Como dá para perceber apenas ao ler a sinopse descrita acima, “O Rei de Roma” é uma crítica ao comportamento burguês e explorador que faz parte da mentalidade de muitos empresários (não todos, mas muitos – não vamos generalizar, por favor). O cenário que Luchetti aborda aqui é um dos mais clássicos do capitalismo: enquanto os pobres ficam cada vez mais pobres e trabalham ganhando salários miseráveis, os ricos seguem vantajosos e aproveitando o proletariado. A partir daí, o longa consegue criar algumas boas piadas que apontam e ridicularizam a hipocrisia e o método desumano da elite, debochando de hábitos comuns através de tiradas inspiradas – o problema, porém, é que existem alguns momentos em que o filme se confunde na hora de direcionar o alvo de suas piadas: de vez em quando, o roteiro acredita estar ironizando as classes privilegiadas sem perceber que, na verdade, está rindo dos mais pobres (e essa falta de direcionamento ao construir algumas gags certamente prejudica o resultado final).

De qualquer forma, é difícil cobrar muito de um roteiro que mal exibe qualquer traço de sutileza ao discutir seus temas, criando um protagonista que desde o princípio parece gritar para o espectador qual será seu arco dramático (Tempesta é um empresário escroto que não dá ouvidos aos clamores dos oprimidos, então… que outro destino ele terá a não ser perceber, na medida do possível, o quão errado está?). Em compensação, o trabalho do ator Marco Giallini é bem-sucedido ao contornar as fragilidades do roteiro: do início ao fim, a persona sarcástica, aborrecida e egocêntrica de Numa Tempesta é retratada de maneira divertida, levando o espectador a rir do personagem sem deixar de condenar suas atitudes e seus pensamentos.

Ao mesmo tempo, a direção de Daniele Luchetti e a fotografia de Luca Bigazzi surpreendem através de um ou outro plano elegantes em suas composições imagéticas, como o longo take que acompanha Tempesta caminhando nos corredores de sua vasta cobertura e os planos-detalhe que servem para ressaltar o quão metódico é o protagonista. É uma pena, no entanto, que a trilha sonora se desespere ao mastigar para o espectador cada sensação que este deverá ter ao longo da projeção, investindo em composições engraçadinhas que provocam o embaraço ainda na sequência dos créditos iniciais (e que não melhoram muito com o decorrer da projeção).

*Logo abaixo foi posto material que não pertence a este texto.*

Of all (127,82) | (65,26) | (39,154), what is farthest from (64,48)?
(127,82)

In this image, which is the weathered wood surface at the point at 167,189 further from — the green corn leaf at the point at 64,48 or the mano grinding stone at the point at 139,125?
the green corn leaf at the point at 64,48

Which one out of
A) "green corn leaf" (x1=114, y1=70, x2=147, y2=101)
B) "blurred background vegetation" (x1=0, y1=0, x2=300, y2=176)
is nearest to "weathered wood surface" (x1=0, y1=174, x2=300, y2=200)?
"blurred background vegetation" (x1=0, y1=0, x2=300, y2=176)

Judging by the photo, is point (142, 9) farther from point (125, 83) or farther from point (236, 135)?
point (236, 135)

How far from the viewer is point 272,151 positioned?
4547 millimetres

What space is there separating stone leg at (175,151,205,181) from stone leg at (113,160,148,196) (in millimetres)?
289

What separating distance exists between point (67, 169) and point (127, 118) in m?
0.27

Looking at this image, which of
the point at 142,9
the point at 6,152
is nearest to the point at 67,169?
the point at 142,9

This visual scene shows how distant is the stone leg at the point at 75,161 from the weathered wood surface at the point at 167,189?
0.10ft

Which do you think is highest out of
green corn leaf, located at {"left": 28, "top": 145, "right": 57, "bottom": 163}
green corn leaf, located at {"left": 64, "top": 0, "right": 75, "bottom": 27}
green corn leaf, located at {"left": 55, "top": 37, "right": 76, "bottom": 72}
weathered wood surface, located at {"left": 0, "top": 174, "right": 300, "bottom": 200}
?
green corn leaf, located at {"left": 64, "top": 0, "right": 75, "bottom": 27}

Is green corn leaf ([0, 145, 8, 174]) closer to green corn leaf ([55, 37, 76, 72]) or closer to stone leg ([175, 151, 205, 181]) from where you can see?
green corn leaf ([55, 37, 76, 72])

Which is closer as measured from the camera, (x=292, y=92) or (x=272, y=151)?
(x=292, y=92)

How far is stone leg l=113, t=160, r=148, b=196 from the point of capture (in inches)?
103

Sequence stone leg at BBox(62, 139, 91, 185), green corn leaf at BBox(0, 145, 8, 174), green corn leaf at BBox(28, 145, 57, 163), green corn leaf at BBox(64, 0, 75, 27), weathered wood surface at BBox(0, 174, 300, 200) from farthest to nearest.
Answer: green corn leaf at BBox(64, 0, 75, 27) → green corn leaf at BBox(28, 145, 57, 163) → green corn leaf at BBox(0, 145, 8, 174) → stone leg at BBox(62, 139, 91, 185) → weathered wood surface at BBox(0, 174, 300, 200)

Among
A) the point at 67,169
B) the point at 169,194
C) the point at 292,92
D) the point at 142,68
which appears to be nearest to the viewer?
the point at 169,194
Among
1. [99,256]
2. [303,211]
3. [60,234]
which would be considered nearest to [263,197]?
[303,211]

Assim, o que resta dizer é que “O Rei de Roma” poderia ter sido uma pequena obra-prima caso o roteiro e a direção demonstrassem uma acidez maior. Em vez disso, ambos preferiram seguir um caminho mais seguro e simplista, sem desenvolver seus temas de maneira particularmente desafiadora ou marcante. Do jeito como está, o filme é inofensivo demais para causar qualquer impacto definitivo no público, culminando em uma experiência que diverte ocasionalmente, mas que começa a se dissipar na memória do espectador assim que as luzes do cinema se acendem.

Neste sentido, “Praça Pública” e “O Rei de Roma” não poderiam formar uma sessão dupla mais apropriada.